* **Problem to solve**: Report each line of the data below that contains the word "image", treating uppercase and lowercase as different.

────

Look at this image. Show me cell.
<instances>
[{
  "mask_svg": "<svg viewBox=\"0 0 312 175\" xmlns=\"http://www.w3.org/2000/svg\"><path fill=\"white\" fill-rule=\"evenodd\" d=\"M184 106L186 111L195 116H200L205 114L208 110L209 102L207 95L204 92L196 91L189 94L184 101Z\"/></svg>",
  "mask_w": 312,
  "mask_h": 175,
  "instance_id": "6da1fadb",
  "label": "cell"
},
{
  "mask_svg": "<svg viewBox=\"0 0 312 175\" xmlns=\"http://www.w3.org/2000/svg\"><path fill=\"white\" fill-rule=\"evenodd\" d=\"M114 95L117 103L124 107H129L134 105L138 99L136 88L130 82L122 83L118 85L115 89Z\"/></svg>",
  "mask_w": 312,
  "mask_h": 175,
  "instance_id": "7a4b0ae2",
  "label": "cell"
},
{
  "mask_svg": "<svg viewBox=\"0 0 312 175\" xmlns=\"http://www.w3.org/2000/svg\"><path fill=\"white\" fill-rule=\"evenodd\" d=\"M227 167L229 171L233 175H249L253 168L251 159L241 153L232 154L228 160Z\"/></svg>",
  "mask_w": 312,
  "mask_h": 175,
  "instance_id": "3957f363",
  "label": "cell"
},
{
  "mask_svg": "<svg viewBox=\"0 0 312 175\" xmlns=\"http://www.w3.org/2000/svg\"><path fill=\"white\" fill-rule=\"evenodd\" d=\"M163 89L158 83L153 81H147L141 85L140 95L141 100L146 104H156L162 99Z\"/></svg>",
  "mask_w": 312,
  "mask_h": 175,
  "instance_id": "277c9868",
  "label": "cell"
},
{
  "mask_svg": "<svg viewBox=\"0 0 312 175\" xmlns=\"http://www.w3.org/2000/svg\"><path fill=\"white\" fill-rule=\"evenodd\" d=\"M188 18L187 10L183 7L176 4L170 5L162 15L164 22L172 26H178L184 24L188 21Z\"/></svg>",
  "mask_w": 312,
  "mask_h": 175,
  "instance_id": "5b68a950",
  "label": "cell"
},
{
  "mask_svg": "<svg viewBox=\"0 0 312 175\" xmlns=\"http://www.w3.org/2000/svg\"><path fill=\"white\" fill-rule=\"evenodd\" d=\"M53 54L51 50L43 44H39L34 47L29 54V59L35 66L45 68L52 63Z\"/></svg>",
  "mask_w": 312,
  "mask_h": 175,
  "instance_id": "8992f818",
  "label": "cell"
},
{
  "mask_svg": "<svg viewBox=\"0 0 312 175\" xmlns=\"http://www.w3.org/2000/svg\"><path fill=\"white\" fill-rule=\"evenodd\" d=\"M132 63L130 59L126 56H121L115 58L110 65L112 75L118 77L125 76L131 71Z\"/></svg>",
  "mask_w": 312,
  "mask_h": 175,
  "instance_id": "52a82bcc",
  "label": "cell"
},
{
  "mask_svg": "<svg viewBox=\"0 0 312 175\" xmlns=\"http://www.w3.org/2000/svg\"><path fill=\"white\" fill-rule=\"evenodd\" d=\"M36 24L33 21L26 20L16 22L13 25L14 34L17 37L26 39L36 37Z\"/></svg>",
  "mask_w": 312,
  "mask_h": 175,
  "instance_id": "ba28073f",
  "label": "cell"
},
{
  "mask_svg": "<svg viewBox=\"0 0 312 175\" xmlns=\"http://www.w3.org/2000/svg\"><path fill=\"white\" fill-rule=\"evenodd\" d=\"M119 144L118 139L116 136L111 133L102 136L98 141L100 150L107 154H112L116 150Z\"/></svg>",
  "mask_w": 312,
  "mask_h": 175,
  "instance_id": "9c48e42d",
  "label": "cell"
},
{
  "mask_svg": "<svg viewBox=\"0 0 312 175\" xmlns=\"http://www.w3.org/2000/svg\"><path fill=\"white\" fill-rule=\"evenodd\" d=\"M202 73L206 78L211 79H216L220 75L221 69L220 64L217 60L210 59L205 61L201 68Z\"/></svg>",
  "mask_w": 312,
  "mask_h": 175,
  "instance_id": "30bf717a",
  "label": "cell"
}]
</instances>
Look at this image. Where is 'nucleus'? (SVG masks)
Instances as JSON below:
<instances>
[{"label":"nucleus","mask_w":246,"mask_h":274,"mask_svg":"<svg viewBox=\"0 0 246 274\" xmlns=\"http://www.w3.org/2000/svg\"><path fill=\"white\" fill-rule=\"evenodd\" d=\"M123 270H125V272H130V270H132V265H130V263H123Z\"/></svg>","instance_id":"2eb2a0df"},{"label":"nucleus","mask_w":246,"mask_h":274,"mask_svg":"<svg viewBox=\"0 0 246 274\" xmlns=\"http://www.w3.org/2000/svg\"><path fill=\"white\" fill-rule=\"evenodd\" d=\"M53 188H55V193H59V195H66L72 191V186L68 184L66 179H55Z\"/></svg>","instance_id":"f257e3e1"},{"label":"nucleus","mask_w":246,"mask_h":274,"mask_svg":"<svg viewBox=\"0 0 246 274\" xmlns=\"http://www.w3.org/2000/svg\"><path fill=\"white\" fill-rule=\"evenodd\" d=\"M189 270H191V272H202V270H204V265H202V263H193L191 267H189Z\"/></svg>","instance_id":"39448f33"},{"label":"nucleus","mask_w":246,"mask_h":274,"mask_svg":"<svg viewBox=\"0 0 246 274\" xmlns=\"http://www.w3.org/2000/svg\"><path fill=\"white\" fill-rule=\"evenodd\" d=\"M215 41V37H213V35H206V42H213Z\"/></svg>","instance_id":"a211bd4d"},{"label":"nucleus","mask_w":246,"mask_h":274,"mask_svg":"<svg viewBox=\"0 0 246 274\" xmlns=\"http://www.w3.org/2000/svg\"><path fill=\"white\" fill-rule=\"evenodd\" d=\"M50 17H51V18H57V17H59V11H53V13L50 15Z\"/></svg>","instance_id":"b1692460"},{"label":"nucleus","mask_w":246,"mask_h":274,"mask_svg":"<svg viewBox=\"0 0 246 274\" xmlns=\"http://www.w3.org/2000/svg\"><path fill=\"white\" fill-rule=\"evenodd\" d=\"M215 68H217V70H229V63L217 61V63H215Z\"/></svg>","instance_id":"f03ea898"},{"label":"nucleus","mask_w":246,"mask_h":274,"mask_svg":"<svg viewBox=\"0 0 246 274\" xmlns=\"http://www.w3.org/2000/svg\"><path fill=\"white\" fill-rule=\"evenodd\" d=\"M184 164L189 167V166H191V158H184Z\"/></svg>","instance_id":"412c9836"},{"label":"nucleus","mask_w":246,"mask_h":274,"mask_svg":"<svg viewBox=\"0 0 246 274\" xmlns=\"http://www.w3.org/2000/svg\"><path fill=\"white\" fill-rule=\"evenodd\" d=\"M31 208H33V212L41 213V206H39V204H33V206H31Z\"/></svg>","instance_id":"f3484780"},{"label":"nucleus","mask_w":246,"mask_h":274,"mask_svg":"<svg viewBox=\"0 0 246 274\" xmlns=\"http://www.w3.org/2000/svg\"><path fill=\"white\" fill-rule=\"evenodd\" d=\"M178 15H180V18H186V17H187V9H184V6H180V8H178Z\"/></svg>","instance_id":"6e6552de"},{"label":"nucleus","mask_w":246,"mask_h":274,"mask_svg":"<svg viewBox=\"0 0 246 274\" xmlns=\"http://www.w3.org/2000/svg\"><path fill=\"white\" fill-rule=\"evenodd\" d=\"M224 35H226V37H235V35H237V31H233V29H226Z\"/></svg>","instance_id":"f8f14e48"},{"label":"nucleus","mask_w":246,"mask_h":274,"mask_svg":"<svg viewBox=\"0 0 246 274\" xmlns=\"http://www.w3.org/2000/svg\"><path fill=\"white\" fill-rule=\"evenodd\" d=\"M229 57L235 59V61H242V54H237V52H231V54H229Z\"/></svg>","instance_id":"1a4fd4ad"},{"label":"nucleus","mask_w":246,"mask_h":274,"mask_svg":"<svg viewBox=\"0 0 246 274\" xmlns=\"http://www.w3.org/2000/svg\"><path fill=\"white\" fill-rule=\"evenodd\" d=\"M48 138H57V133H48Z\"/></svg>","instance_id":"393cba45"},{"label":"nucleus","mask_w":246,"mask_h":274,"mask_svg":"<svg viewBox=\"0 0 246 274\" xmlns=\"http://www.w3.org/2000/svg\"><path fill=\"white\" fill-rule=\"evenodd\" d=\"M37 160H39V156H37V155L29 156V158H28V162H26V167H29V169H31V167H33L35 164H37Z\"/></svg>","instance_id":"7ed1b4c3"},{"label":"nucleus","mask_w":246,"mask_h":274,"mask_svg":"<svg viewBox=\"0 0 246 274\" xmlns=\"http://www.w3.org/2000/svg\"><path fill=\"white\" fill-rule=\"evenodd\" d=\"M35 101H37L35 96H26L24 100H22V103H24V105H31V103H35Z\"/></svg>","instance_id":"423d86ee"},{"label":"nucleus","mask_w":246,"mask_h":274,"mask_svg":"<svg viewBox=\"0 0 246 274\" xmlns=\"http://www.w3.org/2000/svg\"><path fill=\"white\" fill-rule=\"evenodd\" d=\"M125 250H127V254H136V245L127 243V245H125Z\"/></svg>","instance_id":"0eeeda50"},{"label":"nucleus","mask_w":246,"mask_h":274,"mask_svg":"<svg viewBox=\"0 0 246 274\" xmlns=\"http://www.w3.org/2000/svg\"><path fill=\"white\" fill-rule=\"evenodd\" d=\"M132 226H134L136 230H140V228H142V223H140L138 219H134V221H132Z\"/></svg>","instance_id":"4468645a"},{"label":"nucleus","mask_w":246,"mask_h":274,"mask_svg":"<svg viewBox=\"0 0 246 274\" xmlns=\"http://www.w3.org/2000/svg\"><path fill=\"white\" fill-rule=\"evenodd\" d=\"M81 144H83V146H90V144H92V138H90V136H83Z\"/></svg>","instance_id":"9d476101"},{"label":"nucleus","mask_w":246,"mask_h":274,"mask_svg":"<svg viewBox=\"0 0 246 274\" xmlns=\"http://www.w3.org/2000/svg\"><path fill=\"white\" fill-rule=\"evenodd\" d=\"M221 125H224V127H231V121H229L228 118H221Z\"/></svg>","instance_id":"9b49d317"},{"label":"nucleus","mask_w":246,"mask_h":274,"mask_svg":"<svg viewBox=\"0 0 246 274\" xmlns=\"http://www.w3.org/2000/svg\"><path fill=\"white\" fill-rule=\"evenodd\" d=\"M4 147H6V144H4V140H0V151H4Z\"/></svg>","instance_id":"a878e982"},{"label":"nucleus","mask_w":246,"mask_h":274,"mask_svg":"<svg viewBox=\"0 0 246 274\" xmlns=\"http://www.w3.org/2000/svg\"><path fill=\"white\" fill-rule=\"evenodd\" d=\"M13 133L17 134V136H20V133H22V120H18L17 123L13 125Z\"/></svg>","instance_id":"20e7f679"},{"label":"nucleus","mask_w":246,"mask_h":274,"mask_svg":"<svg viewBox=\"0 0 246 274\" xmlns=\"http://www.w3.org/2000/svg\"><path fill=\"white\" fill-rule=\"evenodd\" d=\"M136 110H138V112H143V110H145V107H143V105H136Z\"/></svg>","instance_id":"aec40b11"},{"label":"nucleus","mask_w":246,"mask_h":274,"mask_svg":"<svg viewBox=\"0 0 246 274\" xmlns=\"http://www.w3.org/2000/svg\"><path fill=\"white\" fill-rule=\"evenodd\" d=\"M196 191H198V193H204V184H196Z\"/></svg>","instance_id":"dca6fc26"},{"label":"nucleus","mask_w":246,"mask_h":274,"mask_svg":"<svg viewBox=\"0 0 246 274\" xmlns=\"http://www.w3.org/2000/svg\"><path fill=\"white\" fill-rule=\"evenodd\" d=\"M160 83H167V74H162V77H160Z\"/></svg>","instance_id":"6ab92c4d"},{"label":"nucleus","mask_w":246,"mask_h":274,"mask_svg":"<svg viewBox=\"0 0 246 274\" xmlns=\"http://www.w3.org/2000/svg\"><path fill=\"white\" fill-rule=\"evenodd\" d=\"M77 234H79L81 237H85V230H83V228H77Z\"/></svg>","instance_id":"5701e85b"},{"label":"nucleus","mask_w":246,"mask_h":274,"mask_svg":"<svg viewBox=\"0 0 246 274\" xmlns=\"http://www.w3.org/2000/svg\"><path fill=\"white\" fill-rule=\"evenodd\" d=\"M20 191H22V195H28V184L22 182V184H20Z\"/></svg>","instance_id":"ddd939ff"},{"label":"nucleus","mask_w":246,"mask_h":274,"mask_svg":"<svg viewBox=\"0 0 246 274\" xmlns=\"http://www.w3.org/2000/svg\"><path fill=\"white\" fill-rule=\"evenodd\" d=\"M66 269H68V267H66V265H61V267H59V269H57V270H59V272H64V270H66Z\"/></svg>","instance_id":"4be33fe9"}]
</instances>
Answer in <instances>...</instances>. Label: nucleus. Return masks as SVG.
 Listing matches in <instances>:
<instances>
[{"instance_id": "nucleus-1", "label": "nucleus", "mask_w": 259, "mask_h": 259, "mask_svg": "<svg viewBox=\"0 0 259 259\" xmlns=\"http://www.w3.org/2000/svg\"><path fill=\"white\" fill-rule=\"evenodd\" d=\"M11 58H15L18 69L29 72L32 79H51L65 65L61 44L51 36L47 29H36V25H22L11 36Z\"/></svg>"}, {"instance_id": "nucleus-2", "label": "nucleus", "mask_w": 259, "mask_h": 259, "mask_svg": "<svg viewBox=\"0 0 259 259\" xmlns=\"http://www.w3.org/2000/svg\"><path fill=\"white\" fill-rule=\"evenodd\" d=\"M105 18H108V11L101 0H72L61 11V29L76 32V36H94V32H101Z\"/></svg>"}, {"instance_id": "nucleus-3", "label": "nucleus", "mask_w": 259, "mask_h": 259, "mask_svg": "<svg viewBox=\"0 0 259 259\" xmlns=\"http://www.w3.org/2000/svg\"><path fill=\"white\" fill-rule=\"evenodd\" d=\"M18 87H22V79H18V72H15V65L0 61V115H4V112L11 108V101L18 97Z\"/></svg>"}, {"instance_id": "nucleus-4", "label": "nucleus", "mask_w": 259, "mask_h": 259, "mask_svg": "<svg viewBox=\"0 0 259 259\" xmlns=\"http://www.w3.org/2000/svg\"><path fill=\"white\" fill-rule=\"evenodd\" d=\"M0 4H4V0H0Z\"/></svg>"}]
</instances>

────

* **Solution to the exercise**:
Look at this image. Show me cell.
Look at this image. Where is 'nucleus'? (SVG masks)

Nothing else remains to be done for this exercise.